What the task requires: Can you recast the material as a Markdown table with the columns Number and Entry, starting at the line that contains "Observing this image" and going through the end of the material, with blank lines left out?

Task inputs:
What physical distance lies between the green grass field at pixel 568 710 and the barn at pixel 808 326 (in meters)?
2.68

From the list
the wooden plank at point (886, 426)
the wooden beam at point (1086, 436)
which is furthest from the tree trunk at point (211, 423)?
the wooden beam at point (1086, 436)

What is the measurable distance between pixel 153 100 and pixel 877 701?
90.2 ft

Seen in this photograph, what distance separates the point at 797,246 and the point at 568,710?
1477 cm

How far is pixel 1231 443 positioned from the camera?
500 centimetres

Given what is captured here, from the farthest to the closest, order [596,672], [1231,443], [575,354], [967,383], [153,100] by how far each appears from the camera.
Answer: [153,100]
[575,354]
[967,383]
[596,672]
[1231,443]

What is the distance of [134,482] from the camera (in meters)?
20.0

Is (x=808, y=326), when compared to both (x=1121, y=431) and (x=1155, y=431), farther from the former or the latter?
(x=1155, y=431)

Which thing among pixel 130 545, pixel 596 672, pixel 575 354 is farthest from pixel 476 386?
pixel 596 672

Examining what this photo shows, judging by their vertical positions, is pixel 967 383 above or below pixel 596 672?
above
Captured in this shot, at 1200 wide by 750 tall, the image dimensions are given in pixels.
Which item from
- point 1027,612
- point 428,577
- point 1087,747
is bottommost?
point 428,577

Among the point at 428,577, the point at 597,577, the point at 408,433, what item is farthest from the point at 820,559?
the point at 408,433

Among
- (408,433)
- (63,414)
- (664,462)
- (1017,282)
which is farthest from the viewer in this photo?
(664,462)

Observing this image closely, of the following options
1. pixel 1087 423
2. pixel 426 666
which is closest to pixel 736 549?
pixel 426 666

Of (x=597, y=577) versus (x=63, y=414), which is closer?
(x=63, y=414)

Result of the exercise:
| Number | Entry |
|---|---|
| 1 | Observing this image closely, of the following options |
| 2 | 1. pixel 1087 423 |
| 3 | 2. pixel 426 666 |
| 4 | which is closest to pixel 736 549? |
| 5 | pixel 426 666 |
| 6 | Of (x=597, y=577) versus (x=63, y=414), which is closer? |
| 7 | (x=63, y=414) |